Previously, researchers were able to map chromatin accessibility and histone modifications in different tissues. With these new spatial multi-omics technologies, researchers can conduct collaborative profiling of the epigenome and transcriptome in the same tissue section, providing a more comprehensive understanding of cellular states and organization.
These technologies have a wide range of applications in biological and biomedical research fields, including diseases such as cancer, diabetes, autoimmune conditions, and neurodegenerative disorders.
Spatial multi-omics techniques use short DNA sequences as barcodes for each grid pixel of a tissue section, providing detailed spatial maps of epigenetic and transcriptional states. By combining these spatial multiomics approaches with imaging techniques—such as multiplexed immunofluorescence or fluorescence in situ hybridization — researchers can precisely identify and distinguish individual cells within each pixel.
This new method enables simultaneous mapping of gene expression and chromatin state, providing valuable information on the genetic determinants of cell identity.
“This new microfluidic technology was created by bioengineers to perform high-resolution multi-ohm analysis in large intact tissue areas,” wrote Maura Boldrini, director of the Institute for Quantitative Human Brain Biology and co-author of this study.

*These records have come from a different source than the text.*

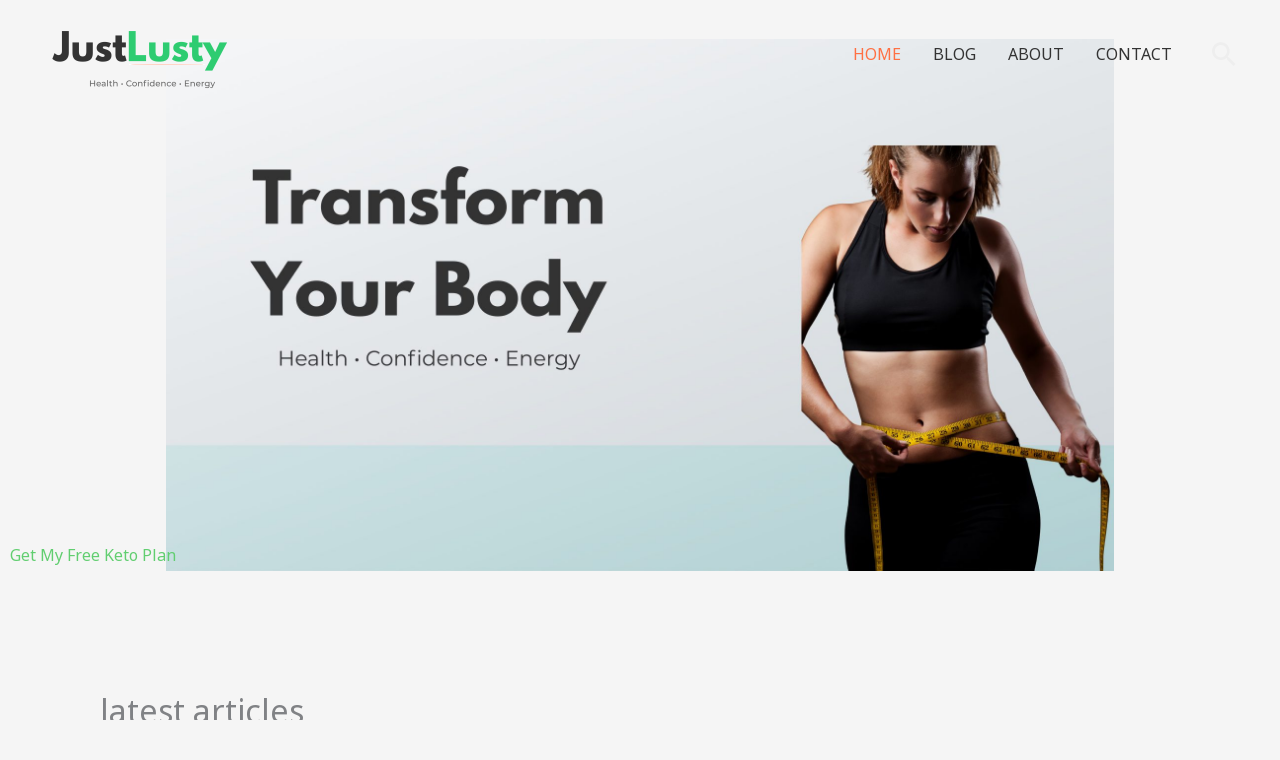

--- FILE ---
content_type: text/css
request_url: https://justlusty.com/wp-content/uploads/elementor/css/post-540.css?ver=1767044335
body_size: 1004
content:
.elementor-540 .elementor-element.elementor-element-c50838b:not(.elementor-motion-effects-element-type-background), .elementor-540 .elementor-element.elementor-element-c50838b > .elementor-motion-effects-container > .elementor-motion-effects-layer{background-image:url("https://justlusty.com/wp-content/uploads/2025/09/Transform-Your-Body.jpg");background-position:center center;background-repeat:no-repeat;background-size:74% auto;}.elementor-540 .elementor-element.elementor-element-c50838b > .elementor-background-overlay{background-color:var( --e-global-color-astglobalcolor2 );opacity:0;transition:background 0.3s, border-radius 0.3s, opacity 0.3s;}.elementor-540 .elementor-element.elementor-element-c50838b > .elementor-container{max-width:800px;}.elementor-540 .elementor-element.elementor-element-c50838b{transition:background 0.3s, border 0.3s, border-radius 0.3s, box-shadow 0.3s;padding:535px 0px 35px 0px;}.elementor-540 .elementor-element.elementor-element-9b52057{text-align:start;}.elementor-540 .elementor-element.elementor-element-9b52057 .elementor-heading-title{color:var( --e-global-color-accent );}.elementor-540 .elementor-element.elementor-element-9b52057 .elementor-heading-title a:hover, .elementor-540 .elementor-element.elementor-element-9b52057 .elementor-heading-title a:focus{color:#FF7043;}.elementor-540 .elementor-element.elementor-element-01ffef0{padding:70px 50px 50px 90px;}.elementor-540 .elementor-element.elementor-element-e5e7443{text-align:start;}.elementor-540 .elementor-element.elementor-element-e5e7443 .elementor-heading-title{font-size:32px;}.elementor-540 .elementor-element.elementor-element-24b2002 .ue_post_blocks_box{background-color:#ffffff;text-align:left;border-radius:0px;border-style:solid;border-width:1px 1px 1px 1px;border-color:#E7E3E3;}.elementor-540 .elementor-element.elementor-element-24b2002 .ue_post_blocks{grid-template-columns:repeat(3, 1fr);grid-gap:50px;}.elementor-540 .elementor-element.elementor-element-24b2002 .ue_post_blocks_content{padding:20px 20px 20px 20px;}.elementor-540 .elementor-element.elementor-element-24b2002 .ue_post_blocks_image img{height:270px;}.elementor-540 .elementor-element.elementor-element-24b2002 .ue-grid-item-category a{background-color:#00bcff;color:#ffffff;padding:2px 10px 2px 10px;border-radius:5px 5px 5px 5px;}.elementor-540 .elementor-element.elementor-element-24b2002 .ue_post_blocks_title a{color:#333333;}.elementor-540 .elementor-element.elementor-element-24b2002 .ue_post_blocks_title a:hover{color:#2ECC71;}.elementor-540 .elementor-element.elementor-element-24b2002 .ue_post_blocks_title{font-family:"Montserrat", Sans-serif;font-size:24px;font-weight:700;margin-top:0px;}.elementor-540 .elementor-element.elementor-element-24b2002 .ue-grid-item-meta-data{color:#707070;margin-top:10px;gap:10px;}.elementor-540 .elementor-element.elementor-element-24b2002 .ue-grid-item-meta-data svg{fill:#707070;}.elementor-540 .elementor-element.elementor-element-24b2002 .ue_post_blocks_text{color:#333333;font-size:14px;margin-top:10px;}.elementor-540 .elementor-element.elementor-element-24b2002 .ue_post_blocks_link a{padding:10px 20px 10px 20px;border-radius:10px;background-color:#2ECC71;color:#ffffff;margin-top:20px;font-size:14px;}.elementor-540 .elementor-element.elementor-element-24b2002 .ue_post_blocks_link a:hover{background-color:#FF7043;color:#ffffff;}:root{--page-title-display:none;}@media(max-width:1024px){.elementor-540 .elementor-element.elementor-element-c50838b{padding:135px 0px 60px 0px;}.elementor-540 .elementor-element.elementor-element-9b52057 > .elementor-widget-container{margin:0px 0px -63px 100px;padding:76px 0px 0px 0px;}.elementor-540 .elementor-element.elementor-element-01ffef0{padding:70px 10px 70px 10px;}.elementor-540 .elementor-element.elementor-element-0aa0836 > .elementor-element-populated{padding:0px 0px 0px 0px;}.elementor-540 .elementor-element.elementor-element-24b2002 .ue_post_blocks{grid-template-columns:repeat(2, 1fr);grid-gap:20px;}}@media(min-width:1025px){.elementor-540 .elementor-element.elementor-element-c50838b:not(.elementor-motion-effects-element-type-background), .elementor-540 .elementor-element.elementor-element-c50838b > .elementor-motion-effects-container > .elementor-motion-effects-layer{background-attachment:scroll;}}@media(max-width:767px){.elementor-540 .elementor-element.elementor-element-c50838b:not(.elementor-motion-effects-element-type-background), .elementor-540 .elementor-element.elementor-element-c50838b > .elementor-motion-effects-container > .elementor-motion-effects-layer{background-size:343px auto;}.elementor-540 .elementor-element.elementor-element-c50838b{padding:276px 0px 0px 0px;}.elementor-540 .elementor-element.elementor-element-9b52057 > .elementor-widget-container{margin:-79px 0px 0px 0px;padding:0px 0px -0px 0px;}.elementor-540 .elementor-element.elementor-element-01ffef0{padding:40px 10px 60px 10px;}.elementor-540 .elementor-element.elementor-element-e5e7443{text-align:center;}.elementor-540 .elementor-element.elementor-element-24b2002 .ue_post_blocks{grid-template-columns:repeat(1, 1fr);}}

Boldrini explained that this technology could be useful in deciphering the biology of cancer tissue and other diseases. It can also, she noted, be “very successful” when applied to studying the brain because “the brain is layered, segmented and heterogeneous” and each area of the brain contains different cells that perform different functions.
As a result, according to Boldrini, this technology uses a spatial approach that can provide “much more information than a single-cell approach in homogenized tissue.”

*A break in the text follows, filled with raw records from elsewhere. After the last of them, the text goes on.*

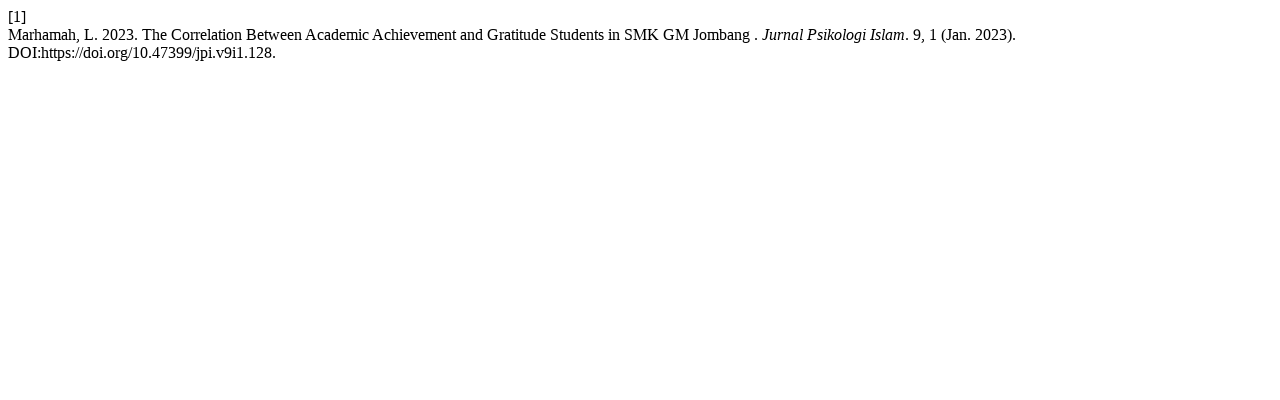

--- FILE ---
content_type: text/html; charset=UTF-8
request_url: https://jpi.api-himpsi.org/index.php/jpi/citationstylelanguage/get/acm-sig-proceedings?submissionId=128&publicationId=124
body_size: 84
content:
<div class="csl-bib-body">
  <div class="csl-entry"><div class="csl-left-margin">[1]</div><div class="csl-right-inline">Marhamah, L. 2023. The Correlation Between Academic Achievement and Gratitude Students in SMK GM Jombang . <i>Jurnal Psikologi Islam</i>. 9, 1 (Jan. 2023). DOI:https://doi.org/10.47399/jpi.v9i1.128.</div></div>
</div>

“The main motivation for this project was to push the boundaries of spatial multimodal technologies and gain new insights into how cell identity determined at the level of chromatin regulation is translated into gene expression at the mRNA level,” writes Marek Bartošović, researcher at Stockholm University and co-author of this study.
The results of the study show that the newly developed method allows researchers to measure tissue position, gene expression and chromatin state with high resolution for the first time.

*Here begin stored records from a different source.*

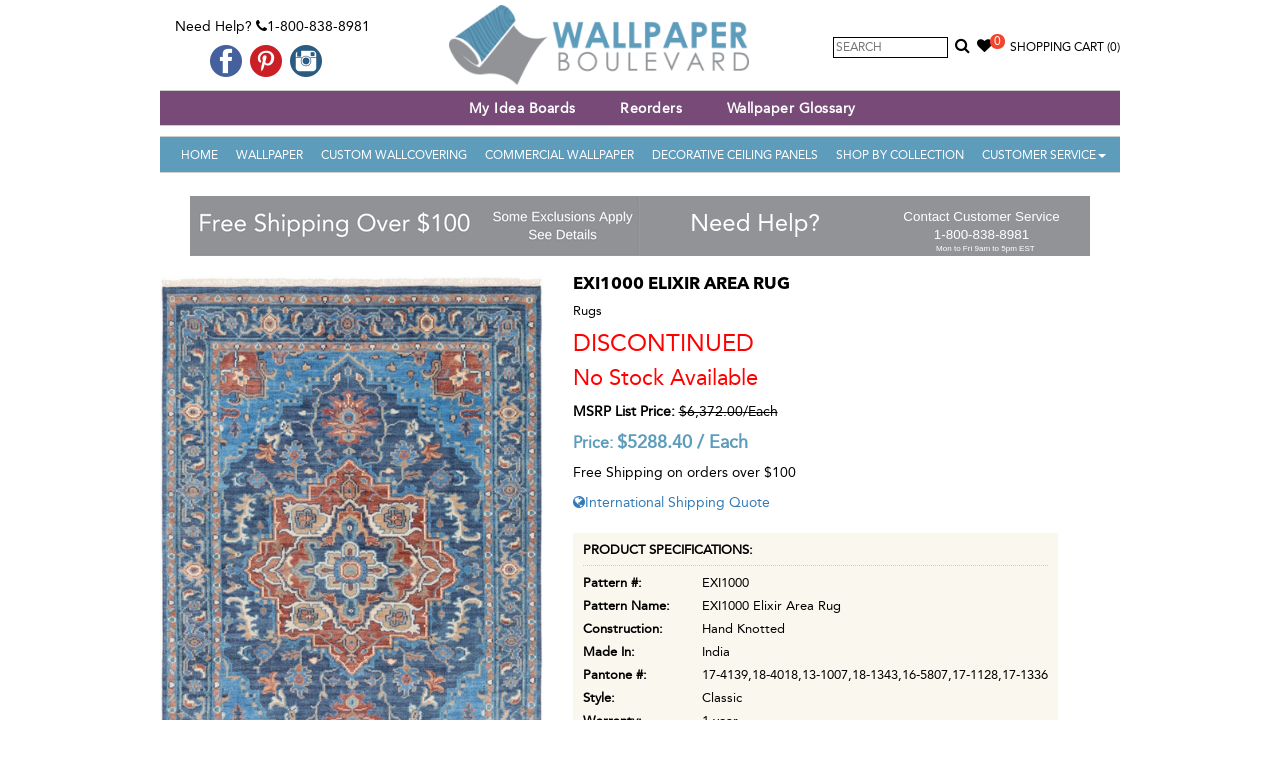

--- FILE ---
content_type: application/javascript; charset=UTF-8
request_url: https://api.livechatinc.com/v3.6/customer/action/get_dynamic_configuration?x-region=us-south1&license_id=7964791&client_id=c5e4f61e1a6c3b1521b541bc5c5a2ac5&url=https%3A%2F%2Fwww.wallpaperboulevard.com%2Fproduct%2Fexi1000-elixir-area-rug-34127.aspx&channel_type=code&implementation_type=potentially_gtm&jsonp=__7rz5g3y66jh
body_size: 46
content:
__7rz5g3y66jh({"organization_id":"ad39d8b7-68a3-412a-be1a-b8e5728c97f8","livechat_active":false,"default_widget":"livechat"});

According to Bartoshovich, future research plans include expanding the range of co-profiling modalities to capture cellular state at the level of DNA, chromatin, mRNA expression and protein expression.
Additionally, Boldrini and Xiao noted that researchers are interested in applying this technology to study areas in the brain that contain circuits involved in psychiatric illnesses such as depression and suicide, Alzheimer’s disease, other types of dementia, and the brain pathology of COVID-19 .
“We would be excited to apply these advanced techniques to iPSC-derived brain organoids for neuropsychiatric disease modeling and drug discovery,” wrote Kam Leong, Samuel Y. Sheng Professor of Biomedical Engineering at Columbia and co-author of this study. “Helped by the tools developed in this study, the organoid approach may offer an intriguing platform for precision psychiatry.”
The research was published in the journal Nature.